Monday, July 15, 2013

Prom Night Movie Review – A Night to Die For

Runtime: 88 minutes
Release Date: April 11, 2008
Rating: PG-13
Director: Nelson McCormick

Donna (Brittney Snow) is a typical high school student who comes home to find most of her family dead. After hiding under her bed, she sees her teacher, Mr. Fenton (Jonathon Schaech, "Dark Circles"), murder her mother. The police manage to catch him, and he winds up in a mental institution.

Three years later, Donna is in high school, living with her aunt and uncle, and getting ready for her high school prom. Her best friends help her get ready for the big night, but she keeps thinking that she sees Fenton around town. When she leaves for her prom, she doesn't know that Fenton actually escaped and is staying in a room in the same hotel. Fenton starts working his way through the crowds, eliminating her friends and everyone he thinks is competition while a detective is hot on his trail.

I cannot believe how much hate the remake of "Prom Night" gets! I have actually heard people say it's not as good as the original. Are you kidding me? Have you seen the original lately? All I have to do is think about that dance scene, and I'm done. I think some of the hate relies on the fact that it was yet another PG-13 horror movie that came out marketed towards teens in the middle of 957 billion other PG-13 horror movies marketed towards teens.

I don't have a problem with "Prom Night," and I even like it. My big problem is with the casting of Schaech. This is a man who is so attractive that he married Christina Applegate, and yet we're supposed to believe that he scared a teenage girl so much that she had a restraining order against him. With the way teens are today, she'd be more likely to have sex with him in his car than cry about how he was stalking her.
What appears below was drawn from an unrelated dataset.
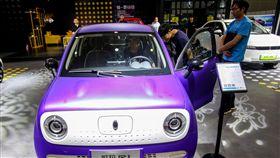 新能源汽車補貼退場 衝擊廠商車展延期近一年中國汽車業因政府對新能源汽車的補貼大幅減少,導致10月底舉行的新能源汽車相關展覽、延期到2020年。圖為參加2019第17屆華中國際汽車展覽會的新能源車款。(中新社提供)中央社 108年10月10日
The PG-13 rating does get to me because it limits how much action we see. We get a lot of shots of Schaech looking menacing, someone screaming, and the a cut to people dancing. I highly recommend the unrated version, which has a little more action and gore. If you only ever watched the version that played in theaters, track down a copy of the unrated "Prom Night."

Friday, July 12, 2013

Apartment 4E – Give Me Back My Time!

Runtime: 87 minutes
Release Date: 2012
Rating: NR
Director: Russell Leigh Sharman

Piper is one of the most annoying people in the world. She's a shut in who never leaves her apartment because of a medical condition, and she has no patience for anyone else, which is odd given that no one could possibly spend an extended period of time with her. At some point in the recent past, Piper made a new friend online named Mollie. The two had a close relationship, but things are about to change.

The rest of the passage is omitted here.